The Bridgeport, Conn., resident goes on as many as eight vacations per year, even taking red-eye flights and showing up at her Midtown office not long after she steps off the plane so she doesn’t waste a single second of vacation time. Desir appreciates her job, mind you, since “it allows me to afford doing the things that I like,” she says.

Workplace experts agree that in most cases, taking time off doesn’t translate to slower career growth or added pressure.

“The workload will be there whether you go on vacation, or not,” Vanderkam says.

The same is true for office politics. Vanderkam says that most of us are at least a little less important to our jobs than we think we are, and that time away from work is more valuable than we think it is.

Statistics offered by Project: Time Off bear the latter conclusion out. It found that more than half of the workers who used all of their vacation reported receiving a promotion in the last two years compared with 44 percent among Americans who use some, or none.

However, not everyone likes to vacation. Laurel Touby, who sold her startup MediaBistro for $23 million and now runs Flatiron-based private-equity and venture capital firm Supernode Ventures, set up a standing desk, a treadmill and a remote keyboard at the country house she and her husband stayed in on Shelter Island.

“I couldn’t unplug,” she says, explaining that New York is highly competitive and she didn’t want to miss out on the next great investment opportunity. This while her husband relaxed, read books and rode his bicycle. This led to some disharmony. “I [eventually] had to give in and go to the beach,” she says.

However, one conclusion that you may arrive at while on vacation is that you really don’t like your job. “Most full-time jobs keep you busy enough that these kinds of ideas don’t have time to come up,” says Vanderkam.

What to do if this happens to you? Pay attention, say the experts. “While nobody loves their job 100 percent of the time, if you are grumpy about yours more than 40 percent of the time, that might be worth exploring,” she says.

But before you do anything, make sure that you are doing a great job right now, says Deosingh: “That will put you in a good position to explore alternatives.”

Information shown =
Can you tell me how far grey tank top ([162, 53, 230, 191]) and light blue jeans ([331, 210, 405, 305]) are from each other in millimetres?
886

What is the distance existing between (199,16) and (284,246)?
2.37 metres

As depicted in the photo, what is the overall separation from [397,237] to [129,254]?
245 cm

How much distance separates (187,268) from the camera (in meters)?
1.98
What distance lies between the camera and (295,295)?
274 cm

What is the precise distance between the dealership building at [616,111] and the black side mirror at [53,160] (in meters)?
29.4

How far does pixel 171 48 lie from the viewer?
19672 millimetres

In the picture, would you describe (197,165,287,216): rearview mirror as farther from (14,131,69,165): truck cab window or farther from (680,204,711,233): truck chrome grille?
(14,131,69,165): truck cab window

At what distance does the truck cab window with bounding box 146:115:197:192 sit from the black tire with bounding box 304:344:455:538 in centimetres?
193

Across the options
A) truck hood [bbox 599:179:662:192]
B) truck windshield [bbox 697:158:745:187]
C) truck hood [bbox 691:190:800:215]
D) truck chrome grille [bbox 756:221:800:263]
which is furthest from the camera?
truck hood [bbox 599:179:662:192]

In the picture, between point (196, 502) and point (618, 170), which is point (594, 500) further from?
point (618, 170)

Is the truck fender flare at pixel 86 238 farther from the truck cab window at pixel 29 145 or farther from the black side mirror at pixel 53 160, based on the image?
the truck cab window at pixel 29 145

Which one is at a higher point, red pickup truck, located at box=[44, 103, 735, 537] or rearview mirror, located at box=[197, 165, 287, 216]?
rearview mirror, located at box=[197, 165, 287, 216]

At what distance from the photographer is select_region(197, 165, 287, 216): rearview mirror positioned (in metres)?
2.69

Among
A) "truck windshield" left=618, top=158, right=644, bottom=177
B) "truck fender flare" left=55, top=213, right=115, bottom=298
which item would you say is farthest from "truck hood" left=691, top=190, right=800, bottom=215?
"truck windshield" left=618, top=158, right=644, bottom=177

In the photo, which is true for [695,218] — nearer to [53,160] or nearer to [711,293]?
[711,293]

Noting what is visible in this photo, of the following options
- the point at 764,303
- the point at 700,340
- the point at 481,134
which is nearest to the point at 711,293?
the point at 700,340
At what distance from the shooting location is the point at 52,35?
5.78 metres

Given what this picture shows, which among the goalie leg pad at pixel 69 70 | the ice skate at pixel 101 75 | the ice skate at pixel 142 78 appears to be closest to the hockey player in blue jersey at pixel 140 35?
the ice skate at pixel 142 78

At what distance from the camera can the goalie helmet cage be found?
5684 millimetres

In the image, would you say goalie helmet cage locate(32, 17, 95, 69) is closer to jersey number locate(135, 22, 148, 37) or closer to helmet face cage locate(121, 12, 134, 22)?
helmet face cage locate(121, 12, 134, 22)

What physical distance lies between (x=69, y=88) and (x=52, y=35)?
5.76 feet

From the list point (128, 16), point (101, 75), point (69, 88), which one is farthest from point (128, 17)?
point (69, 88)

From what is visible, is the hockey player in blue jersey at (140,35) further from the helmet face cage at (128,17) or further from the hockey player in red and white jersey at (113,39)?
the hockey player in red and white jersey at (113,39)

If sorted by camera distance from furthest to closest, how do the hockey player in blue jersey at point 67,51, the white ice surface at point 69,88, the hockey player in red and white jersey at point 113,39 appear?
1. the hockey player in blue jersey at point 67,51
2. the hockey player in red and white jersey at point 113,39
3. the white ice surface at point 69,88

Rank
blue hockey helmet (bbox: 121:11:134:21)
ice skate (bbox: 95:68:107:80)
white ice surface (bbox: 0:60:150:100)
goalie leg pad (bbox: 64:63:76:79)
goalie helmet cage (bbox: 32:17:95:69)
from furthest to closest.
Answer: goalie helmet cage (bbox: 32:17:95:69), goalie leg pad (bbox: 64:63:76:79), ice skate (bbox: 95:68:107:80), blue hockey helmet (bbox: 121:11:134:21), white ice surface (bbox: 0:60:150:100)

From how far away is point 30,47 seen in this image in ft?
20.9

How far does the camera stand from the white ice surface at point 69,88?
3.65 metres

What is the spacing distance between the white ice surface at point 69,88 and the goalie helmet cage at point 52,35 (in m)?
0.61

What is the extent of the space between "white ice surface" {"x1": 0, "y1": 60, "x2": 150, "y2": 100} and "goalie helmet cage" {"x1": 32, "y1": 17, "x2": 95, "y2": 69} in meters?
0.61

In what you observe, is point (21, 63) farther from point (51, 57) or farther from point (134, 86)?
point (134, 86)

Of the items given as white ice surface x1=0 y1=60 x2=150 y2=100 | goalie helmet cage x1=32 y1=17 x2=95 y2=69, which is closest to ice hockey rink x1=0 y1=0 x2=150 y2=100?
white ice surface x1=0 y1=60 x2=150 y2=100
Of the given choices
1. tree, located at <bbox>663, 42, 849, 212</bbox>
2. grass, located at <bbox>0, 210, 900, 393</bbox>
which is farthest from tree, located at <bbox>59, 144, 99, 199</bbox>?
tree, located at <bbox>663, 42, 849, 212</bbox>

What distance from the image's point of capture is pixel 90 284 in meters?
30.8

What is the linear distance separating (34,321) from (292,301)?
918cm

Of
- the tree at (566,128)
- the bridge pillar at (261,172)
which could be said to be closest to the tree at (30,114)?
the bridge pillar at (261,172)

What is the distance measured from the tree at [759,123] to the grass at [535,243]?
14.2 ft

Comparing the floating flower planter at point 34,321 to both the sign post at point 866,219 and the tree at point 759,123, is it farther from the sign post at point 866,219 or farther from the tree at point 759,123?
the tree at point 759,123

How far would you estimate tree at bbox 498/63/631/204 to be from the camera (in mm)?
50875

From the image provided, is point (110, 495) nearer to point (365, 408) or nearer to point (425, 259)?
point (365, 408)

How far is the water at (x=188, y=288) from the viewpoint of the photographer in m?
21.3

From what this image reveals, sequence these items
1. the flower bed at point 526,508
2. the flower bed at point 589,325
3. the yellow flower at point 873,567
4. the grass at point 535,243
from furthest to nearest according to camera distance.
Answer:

Exercise prompt =
Decide whether each statement agrees with the vacation excerpt above, answering yes or no and quoting the words of the excerpt that settle it: (a) the Bridgeport, Conn., resident takes up to eight vacations a year; (b) Project: Time Off found that fewer than half of the workers who used all of their vacation reported a promotion in the last two years; (c) Laurel Touby set up a treadmill at the country house on Shelter Island.

Exercise response =
(a) Yes: "goes on as many as eight vacations per year."
(b) No: "more than half of the workers who used all of their vacation reported receiving a promotion in the last two years."
(c) Yes: "set up a standing desk, a treadmill and a remote keyboard at the country house she and her husband stayed in on Shelter Island."